In a frenetic bid to quickly pump loan dollars into the economy, the program’s architects did away with many of the usual guardrails designed to prevent banks and the federal government from fraud. Lenders were empowered to take borrowers at their word regarding need and eligibility, requiring very basic checks on the part of regulators.
And there have already been widely reported cases in which large, cash-rich operations managed to get small business loans.
Some national restaurant and hotel chains took advantage of a legal loophole allowing franchisees and other business affiliates to qualify. The Auto Nation car dealership, for example, received nearly $80 million in PPP loans through their nationwide dealership, coordinated by national executives.
Other wealthy organizations receiving the small business loans included Shake Shack, the Ashford Hospitality Trust, the Los Angeles Lakers, an exotic cruise operator, and the Aspen Institute. At least 300 publicly-traded companies received small business loans, prompting the SBA to retroactively change its rules with respect to those organizations. A number of firms returned the funds after it was disclosed that they received the money.
But the vast majority of loan recipients remain secret, making it hard to determine the extent of fraud or whether the program has worked.

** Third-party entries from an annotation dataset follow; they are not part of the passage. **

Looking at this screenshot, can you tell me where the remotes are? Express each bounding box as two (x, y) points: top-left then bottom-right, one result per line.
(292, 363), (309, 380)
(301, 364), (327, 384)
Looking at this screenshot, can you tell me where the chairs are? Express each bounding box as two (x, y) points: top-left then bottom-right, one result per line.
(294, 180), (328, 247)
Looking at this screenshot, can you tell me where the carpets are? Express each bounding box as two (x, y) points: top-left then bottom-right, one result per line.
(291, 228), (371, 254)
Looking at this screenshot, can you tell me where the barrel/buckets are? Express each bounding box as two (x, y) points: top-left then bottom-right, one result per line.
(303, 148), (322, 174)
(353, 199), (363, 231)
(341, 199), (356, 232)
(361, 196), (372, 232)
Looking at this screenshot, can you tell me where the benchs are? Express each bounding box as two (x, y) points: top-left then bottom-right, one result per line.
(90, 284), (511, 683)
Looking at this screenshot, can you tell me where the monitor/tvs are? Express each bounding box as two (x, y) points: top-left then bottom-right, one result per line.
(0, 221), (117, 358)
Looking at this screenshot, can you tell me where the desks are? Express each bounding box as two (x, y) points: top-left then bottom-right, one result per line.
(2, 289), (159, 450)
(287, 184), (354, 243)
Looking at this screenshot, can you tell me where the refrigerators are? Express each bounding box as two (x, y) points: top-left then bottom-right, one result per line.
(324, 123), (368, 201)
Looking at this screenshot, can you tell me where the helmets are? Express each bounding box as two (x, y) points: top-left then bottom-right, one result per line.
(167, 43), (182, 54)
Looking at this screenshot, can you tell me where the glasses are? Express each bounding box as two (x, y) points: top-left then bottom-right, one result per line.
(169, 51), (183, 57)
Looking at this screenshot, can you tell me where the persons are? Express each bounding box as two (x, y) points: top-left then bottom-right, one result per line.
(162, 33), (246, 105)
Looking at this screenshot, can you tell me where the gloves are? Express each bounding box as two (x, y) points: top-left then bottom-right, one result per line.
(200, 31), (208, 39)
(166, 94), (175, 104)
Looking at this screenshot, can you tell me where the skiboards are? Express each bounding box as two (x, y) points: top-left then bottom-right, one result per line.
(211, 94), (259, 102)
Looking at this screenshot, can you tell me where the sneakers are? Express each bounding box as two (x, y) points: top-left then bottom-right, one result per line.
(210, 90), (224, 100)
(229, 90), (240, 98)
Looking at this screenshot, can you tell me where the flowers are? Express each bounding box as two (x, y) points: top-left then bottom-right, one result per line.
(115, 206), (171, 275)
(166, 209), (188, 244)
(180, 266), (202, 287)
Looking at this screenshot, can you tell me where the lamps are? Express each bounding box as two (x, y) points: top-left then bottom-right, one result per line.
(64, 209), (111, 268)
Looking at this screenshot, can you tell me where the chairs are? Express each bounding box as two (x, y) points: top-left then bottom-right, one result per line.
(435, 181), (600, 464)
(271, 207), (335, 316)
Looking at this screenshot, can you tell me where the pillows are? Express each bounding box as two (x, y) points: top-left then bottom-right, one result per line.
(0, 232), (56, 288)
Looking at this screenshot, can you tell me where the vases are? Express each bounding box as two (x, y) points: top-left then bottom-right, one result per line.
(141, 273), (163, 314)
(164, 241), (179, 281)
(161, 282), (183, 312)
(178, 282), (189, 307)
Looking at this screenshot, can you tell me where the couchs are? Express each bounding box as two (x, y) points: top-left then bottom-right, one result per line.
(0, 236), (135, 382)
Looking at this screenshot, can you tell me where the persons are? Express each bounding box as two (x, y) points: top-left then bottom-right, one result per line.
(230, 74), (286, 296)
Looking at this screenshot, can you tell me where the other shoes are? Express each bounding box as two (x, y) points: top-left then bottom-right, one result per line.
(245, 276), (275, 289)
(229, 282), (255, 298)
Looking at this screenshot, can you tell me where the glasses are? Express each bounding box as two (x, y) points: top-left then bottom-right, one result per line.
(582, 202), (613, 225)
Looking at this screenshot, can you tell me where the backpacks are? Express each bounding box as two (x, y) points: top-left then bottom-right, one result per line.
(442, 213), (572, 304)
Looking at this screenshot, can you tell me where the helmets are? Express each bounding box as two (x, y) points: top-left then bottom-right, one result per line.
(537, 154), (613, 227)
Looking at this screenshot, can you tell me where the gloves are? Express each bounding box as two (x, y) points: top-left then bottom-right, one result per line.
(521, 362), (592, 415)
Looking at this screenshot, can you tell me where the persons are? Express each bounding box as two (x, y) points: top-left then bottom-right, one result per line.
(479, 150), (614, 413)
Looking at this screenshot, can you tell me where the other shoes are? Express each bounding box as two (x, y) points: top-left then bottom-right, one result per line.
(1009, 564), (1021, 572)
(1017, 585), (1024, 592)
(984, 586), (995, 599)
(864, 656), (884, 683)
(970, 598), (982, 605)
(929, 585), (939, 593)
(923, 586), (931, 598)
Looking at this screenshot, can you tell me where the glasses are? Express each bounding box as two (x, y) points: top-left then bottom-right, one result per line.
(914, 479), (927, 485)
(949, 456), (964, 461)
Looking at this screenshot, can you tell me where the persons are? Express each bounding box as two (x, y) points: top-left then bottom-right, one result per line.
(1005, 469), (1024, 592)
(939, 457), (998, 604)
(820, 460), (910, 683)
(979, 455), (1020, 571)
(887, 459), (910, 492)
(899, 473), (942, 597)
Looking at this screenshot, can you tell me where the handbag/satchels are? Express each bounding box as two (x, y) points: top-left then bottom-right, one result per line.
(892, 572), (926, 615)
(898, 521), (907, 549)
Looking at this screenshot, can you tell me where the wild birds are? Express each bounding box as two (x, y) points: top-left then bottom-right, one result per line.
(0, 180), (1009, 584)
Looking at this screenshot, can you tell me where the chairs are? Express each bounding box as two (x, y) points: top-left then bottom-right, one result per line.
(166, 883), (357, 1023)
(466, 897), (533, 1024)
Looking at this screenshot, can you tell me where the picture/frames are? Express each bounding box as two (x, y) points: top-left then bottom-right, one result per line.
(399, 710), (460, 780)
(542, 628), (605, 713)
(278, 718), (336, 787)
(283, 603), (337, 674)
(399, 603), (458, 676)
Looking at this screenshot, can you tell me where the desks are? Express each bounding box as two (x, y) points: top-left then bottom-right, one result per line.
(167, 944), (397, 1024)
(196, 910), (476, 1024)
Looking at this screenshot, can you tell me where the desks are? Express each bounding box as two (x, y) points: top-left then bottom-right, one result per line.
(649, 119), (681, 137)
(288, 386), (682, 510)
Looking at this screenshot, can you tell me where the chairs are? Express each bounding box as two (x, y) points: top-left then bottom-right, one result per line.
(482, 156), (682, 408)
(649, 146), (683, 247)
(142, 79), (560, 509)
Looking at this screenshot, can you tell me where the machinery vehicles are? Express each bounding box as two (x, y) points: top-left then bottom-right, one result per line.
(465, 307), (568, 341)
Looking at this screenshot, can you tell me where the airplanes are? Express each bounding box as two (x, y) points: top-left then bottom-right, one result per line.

The compromise announced Friday would reveal the names of about three-fourths of those receiving PPP loans, according to the Small Business Administration. It would not disclose the dollar amounts of the loans, but it will reveal a dollar range for each loan, saying whether the loans fit into a category of between $150,000 and $350,000; $350,000 to $1 million; $1 million to $2 million; $2 million to $5 million; and $5 million to $10 million. For loans below the $150,000 threshold, business names will be redacted, while Zip code, industry, business type and other demographic categories will be released in some detail, the SBA said.
The SBA has previously said it would release “individual loan data” for PPP recipients in accordance with the information currently on its Freedom of Information Act page, which includes specific loan data for various SBA subsidized loan programs going back to 1991. A lawsuit filed by 11 news organizations, including The Post, seeks business names and loan amounts for all PPP recipients, including those receiving smaller amounts of funding.